* [SET TASK]:
Can you restate the records below word for word?

== STORED DATA ==

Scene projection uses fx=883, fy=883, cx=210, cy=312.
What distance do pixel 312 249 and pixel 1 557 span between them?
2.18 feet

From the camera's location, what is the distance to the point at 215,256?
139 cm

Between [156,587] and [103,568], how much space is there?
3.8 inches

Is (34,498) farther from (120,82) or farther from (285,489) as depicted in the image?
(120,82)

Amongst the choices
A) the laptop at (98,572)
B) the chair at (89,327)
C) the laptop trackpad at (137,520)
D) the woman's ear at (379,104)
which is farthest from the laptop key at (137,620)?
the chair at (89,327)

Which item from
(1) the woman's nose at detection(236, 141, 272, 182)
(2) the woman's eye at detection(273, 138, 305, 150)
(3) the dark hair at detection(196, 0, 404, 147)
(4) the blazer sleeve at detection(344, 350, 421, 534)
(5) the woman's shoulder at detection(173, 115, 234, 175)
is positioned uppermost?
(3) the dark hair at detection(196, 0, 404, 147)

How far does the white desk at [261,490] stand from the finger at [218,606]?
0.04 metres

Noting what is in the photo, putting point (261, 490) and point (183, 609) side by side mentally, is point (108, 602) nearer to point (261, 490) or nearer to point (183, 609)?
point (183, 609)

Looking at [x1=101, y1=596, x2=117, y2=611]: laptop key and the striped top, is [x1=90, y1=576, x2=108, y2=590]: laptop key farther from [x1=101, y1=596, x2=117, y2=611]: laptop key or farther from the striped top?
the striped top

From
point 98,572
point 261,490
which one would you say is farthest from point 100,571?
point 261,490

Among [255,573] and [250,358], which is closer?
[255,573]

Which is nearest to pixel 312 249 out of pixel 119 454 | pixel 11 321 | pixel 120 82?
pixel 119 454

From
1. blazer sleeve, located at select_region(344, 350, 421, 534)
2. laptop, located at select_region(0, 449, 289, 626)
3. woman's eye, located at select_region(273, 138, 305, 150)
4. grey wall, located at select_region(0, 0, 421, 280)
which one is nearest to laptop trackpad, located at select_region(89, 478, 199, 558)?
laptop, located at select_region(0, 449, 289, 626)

===

* [IN RESPONSE]:
Scene projection uses fx=883, fy=883, cx=210, cy=312.
What distance do pixel 312 249 and pixel 1 557 span between them?
2.18 feet

From the camera's location, what is the distance to the point at 215,256?
139 cm

Between [156,587] and [103,568], how much space is there?
3.8 inches

Is (34,498) farther from (120,82) or farther from (285,489) as depicted in the image?
(120,82)

Amongst the choices
A) the laptop at (98,572)
B) the chair at (89,327)
C) the laptop trackpad at (137,520)
D) the woman's ear at (379,104)
which is farthest from the laptop key at (137,620)?
the chair at (89,327)

Which item from
(1) the woman's nose at detection(236, 141, 272, 182)
(2) the woman's eye at detection(273, 138, 305, 150)
(3) the dark hair at detection(196, 0, 404, 147)
(4) the blazer sleeve at detection(344, 350, 421, 534)
(5) the woman's shoulder at detection(173, 115, 234, 175)
is positioned uppermost?
(3) the dark hair at detection(196, 0, 404, 147)

How far does the white desk at [261,490] stand from the finger at [218,606]?
0.04 metres

Noting what is in the photo, putting point (261, 490) and point (183, 609) side by side mentally, is point (108, 602) nearer to point (261, 490) or nearer to point (183, 609)?
point (183, 609)

Looking at [x1=101, y1=596, x2=117, y2=611]: laptop key and the striped top, is [x1=90, y1=576, x2=108, y2=590]: laptop key farther from [x1=101, y1=596, x2=117, y2=611]: laptop key or farther from the striped top?
the striped top

From
point 98,572
point 261,490
which one would you say is farthest from point 100,571?
point 261,490

Among [255,573] and [250,358], which is closer?
[255,573]

Which is nearest to pixel 312 249 out of pixel 119 454 | pixel 11 321 | pixel 120 82?
pixel 119 454

From
1. blazer sleeve, located at select_region(344, 350, 421, 534)
2. laptop, located at select_region(0, 449, 289, 626)
3. woman's eye, located at select_region(273, 138, 305, 150)
4. grey wall, located at select_region(0, 0, 421, 280)
which one is nearest to laptop trackpad, located at select_region(89, 478, 199, 558)?
laptop, located at select_region(0, 449, 289, 626)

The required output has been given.